● **Your instructions**: Reproduce the data below in full and exclude every picture.

● **Provided data**:
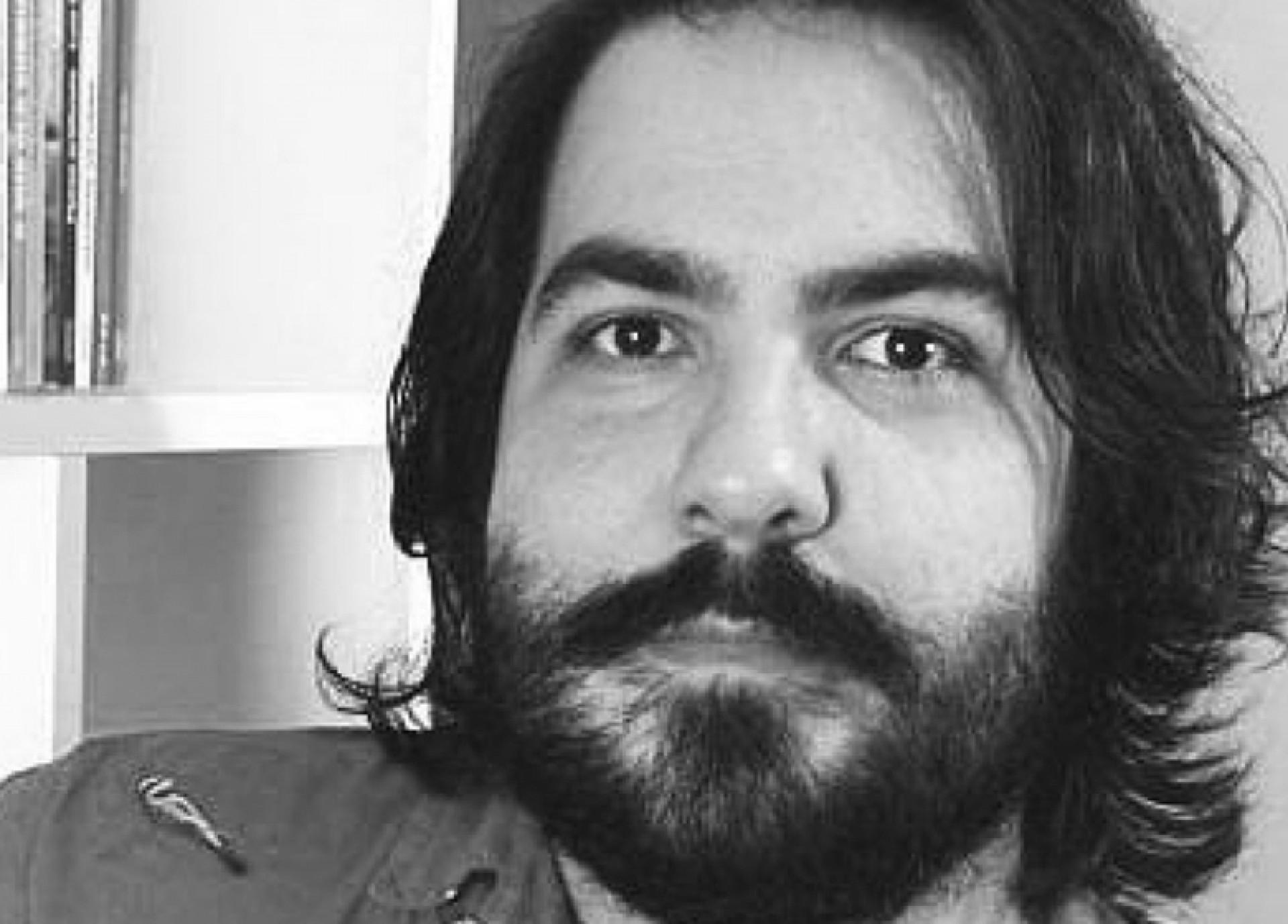 Sávio Alencar é Mestre em Letras pela Universidade Federal do Ceará e editor.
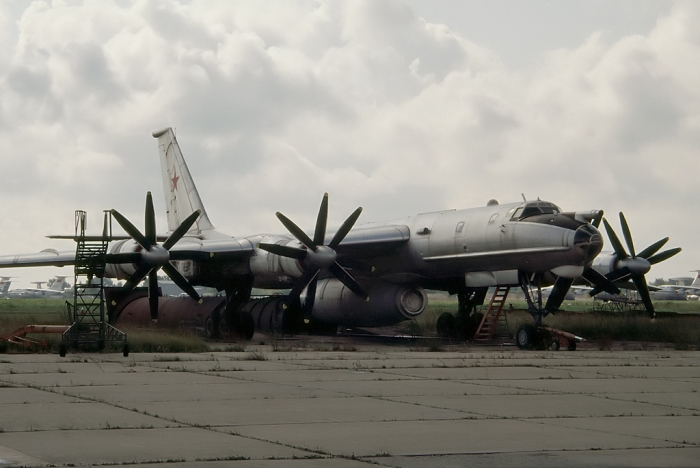 Tupolev_Tu-142LL_at_MAKS-1993_airshow.jpg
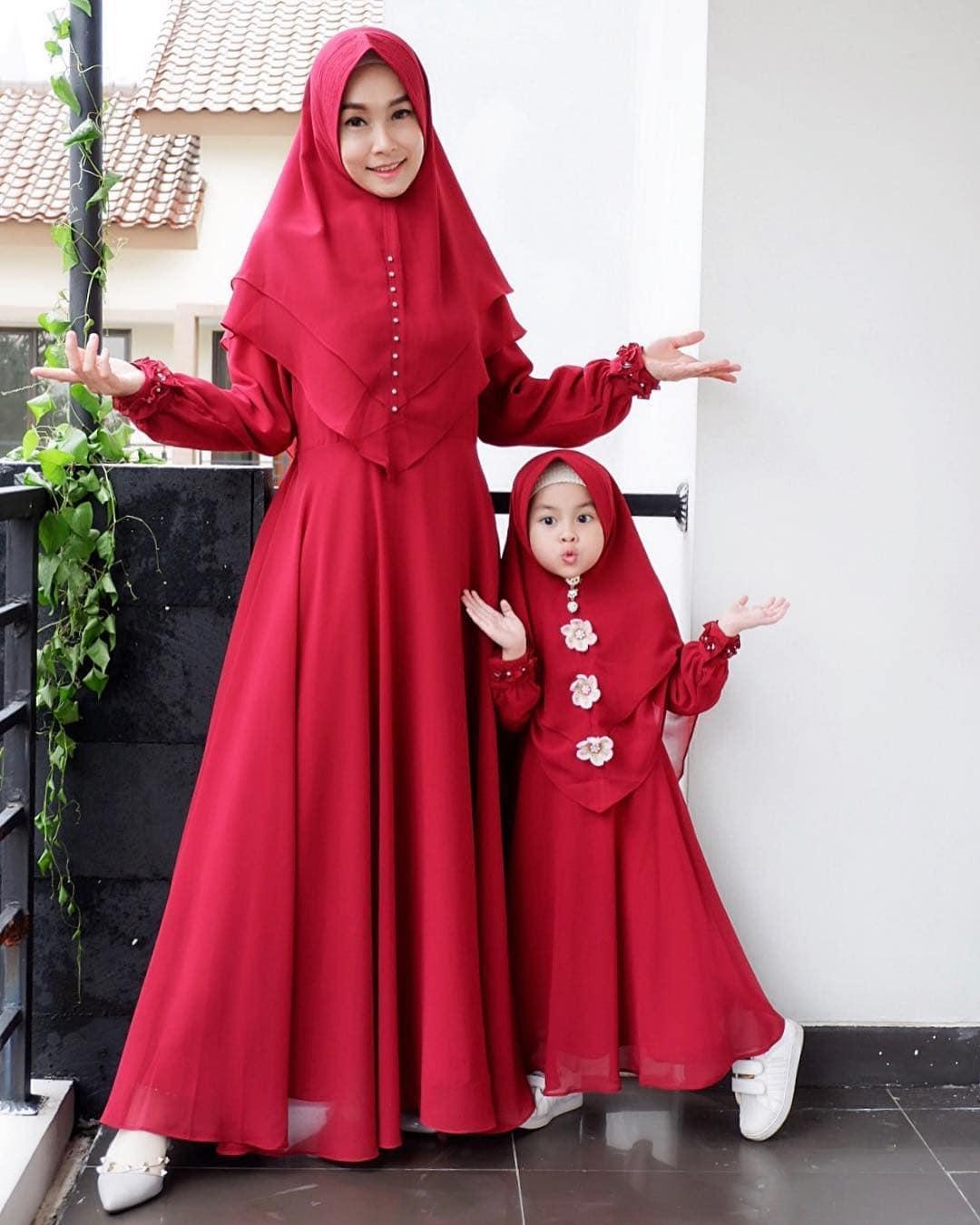Model Gamis Couple Ibu dan Anak Polos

● **Written response**:
 Sávio Alencar é Mestre em Letras pela Universidade Federal do Ceará e editor.
 Tupolev_Tu-142LL_at_MAKS-1993_airshow.jpg
Model Gamis Couple Ibu dan Anak Polos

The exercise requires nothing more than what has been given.